▸ **Aim of the task**
Revise the material below by changing "Engine Oil" to "Motor Oil" and leaving everything else as it is, with the pictures left out of your answer.

▸ **Exercise input**
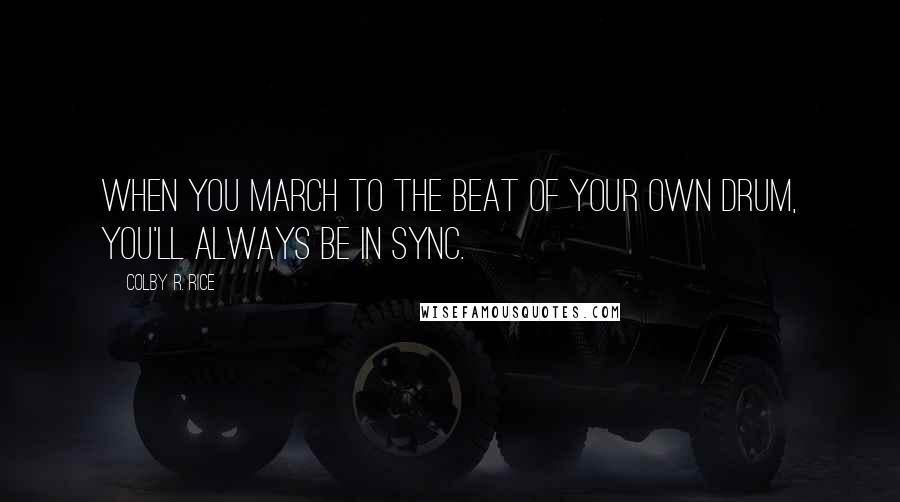 Colby R. Rice Quotes: When you march to the beat of your own drum, you'll always be in sync.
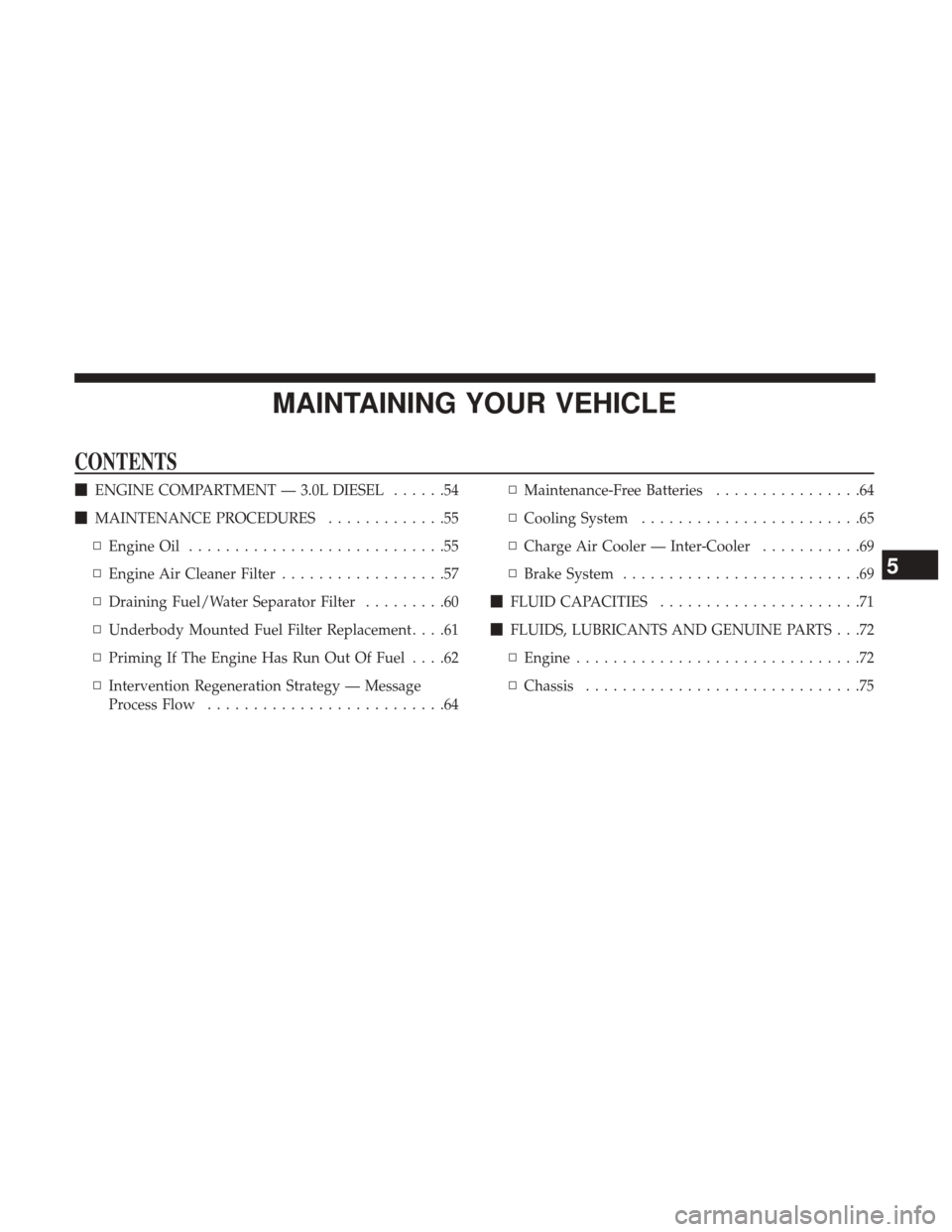 Ram 5500 Chassis Cab 2017  Diesel Supplement MAINTAINING YOUR VEHICLE
CONTENTS
ENGINE COMPARTMENT — 3.0L DIESEL ......54
 MAINTENANCE PROCEDURES .............55
▫ Engine Oil ............................55
▫ Engine Air Cleaner Filter ....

▸ **Completed task**
 Colby R. Rice Quotes: When you march to the beat of your own drum, you'll always be in sync.
 Ram 5500 Chassis Cab 2017  Diesel Supplement MAINTAINING YOUR VEHICLE
CONTENTS
ENGINE COMPARTMENT — 3.0L DIESEL ......54
 MAINTENANCE PROCEDURES .............55
▫ Motor Oil ............................55
▫ Engine Air Cleaner Filter ....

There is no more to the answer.